Dr. Judy still entranced silently on the screen.
“Eddy pool,” Charlie insisted and struggled out from under Kenny Cowper. “Must get Maggie too. Can’t leave her. Whole place’s gonna blow up in an earthquake.”
“Christ, Cowper, can’t you do anything right,” Mitch said behind her and she left the clumsy slippers in the auditorium for Kenny to trip over and ran barefoot into the blood-spattered control room while Kenny informed Mitch where he could go and the sooner the better.
Charlie was in the dark space inside the walls before he caught up with her and then he snagged the robe instead. She ran out of it. It was dark in here and he had a little trouble finding her and she had a lot of it finding the door out to the deck with the pools. He pleaded with her the whole time, swearing even.

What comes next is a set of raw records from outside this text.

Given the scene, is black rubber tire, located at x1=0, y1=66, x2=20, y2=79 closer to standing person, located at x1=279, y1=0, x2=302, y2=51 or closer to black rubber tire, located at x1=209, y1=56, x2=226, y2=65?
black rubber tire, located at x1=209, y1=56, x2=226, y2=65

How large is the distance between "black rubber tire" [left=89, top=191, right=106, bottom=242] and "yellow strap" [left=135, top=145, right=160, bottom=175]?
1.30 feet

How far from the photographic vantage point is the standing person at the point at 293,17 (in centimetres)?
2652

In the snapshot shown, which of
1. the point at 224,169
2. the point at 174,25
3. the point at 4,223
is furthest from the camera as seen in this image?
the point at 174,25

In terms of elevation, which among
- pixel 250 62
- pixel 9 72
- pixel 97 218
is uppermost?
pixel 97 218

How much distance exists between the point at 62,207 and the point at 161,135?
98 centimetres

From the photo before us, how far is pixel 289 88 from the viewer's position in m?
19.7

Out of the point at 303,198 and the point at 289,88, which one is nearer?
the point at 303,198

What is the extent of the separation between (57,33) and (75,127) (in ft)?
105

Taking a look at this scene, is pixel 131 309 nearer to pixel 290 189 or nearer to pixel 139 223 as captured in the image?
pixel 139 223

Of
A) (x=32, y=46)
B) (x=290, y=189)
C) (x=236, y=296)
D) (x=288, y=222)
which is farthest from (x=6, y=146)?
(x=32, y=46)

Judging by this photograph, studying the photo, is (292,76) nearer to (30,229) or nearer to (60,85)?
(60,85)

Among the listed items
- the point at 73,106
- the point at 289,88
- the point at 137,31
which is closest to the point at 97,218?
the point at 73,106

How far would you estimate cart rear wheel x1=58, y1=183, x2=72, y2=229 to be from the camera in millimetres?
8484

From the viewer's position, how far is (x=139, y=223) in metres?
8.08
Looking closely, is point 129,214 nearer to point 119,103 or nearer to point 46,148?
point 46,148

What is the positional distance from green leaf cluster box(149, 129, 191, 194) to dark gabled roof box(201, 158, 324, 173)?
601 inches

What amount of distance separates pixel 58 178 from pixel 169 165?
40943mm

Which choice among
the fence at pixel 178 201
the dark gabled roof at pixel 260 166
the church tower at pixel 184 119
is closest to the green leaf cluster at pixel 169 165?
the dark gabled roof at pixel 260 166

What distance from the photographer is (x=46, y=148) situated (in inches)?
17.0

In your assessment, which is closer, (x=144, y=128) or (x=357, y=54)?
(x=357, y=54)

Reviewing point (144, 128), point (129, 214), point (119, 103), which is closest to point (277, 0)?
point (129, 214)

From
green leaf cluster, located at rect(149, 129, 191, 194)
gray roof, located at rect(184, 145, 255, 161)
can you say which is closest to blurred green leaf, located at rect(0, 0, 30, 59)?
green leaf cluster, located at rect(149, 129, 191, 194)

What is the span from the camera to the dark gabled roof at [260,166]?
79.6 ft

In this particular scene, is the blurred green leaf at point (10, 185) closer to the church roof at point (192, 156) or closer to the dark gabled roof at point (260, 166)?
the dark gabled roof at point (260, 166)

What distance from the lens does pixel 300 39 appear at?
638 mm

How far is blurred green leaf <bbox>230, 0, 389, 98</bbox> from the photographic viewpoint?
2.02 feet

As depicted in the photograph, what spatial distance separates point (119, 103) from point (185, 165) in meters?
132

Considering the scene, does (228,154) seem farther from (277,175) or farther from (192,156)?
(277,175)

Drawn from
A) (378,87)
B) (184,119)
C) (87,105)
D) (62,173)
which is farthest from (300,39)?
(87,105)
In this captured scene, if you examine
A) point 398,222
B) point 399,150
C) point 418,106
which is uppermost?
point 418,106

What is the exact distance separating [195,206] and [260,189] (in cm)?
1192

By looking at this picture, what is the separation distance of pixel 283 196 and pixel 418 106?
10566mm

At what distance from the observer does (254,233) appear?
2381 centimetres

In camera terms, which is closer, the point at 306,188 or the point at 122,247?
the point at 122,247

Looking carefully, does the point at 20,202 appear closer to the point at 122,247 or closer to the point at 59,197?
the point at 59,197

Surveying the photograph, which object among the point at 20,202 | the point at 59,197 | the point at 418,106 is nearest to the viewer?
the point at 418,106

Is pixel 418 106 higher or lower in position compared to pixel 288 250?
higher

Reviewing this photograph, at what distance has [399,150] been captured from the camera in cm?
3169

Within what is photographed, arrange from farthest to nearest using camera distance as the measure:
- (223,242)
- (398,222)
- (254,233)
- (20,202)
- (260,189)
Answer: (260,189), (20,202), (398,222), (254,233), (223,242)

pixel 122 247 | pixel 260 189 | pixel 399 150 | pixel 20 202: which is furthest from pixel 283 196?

He insisted there was no door and they had no time to look for it if there was.
Charlie found it anyway and kicked it open, struggling against him and slipping out of his grasp because too much shower gel had left her slimy and because he was, when all was said and done, a gentleman by nature, and maybe because she was his agent. Agents aren’t nearly as powerful as writers think, but the delusion is necessary for much-battered egos.
Hey, welcome back to some sanity, babe, her inner voice kicked in. I thought you were a goner there.
“Charlie, you are sick, trust me. I don’t want to hurt you but I can’t let you run around demented—everything will be okay.”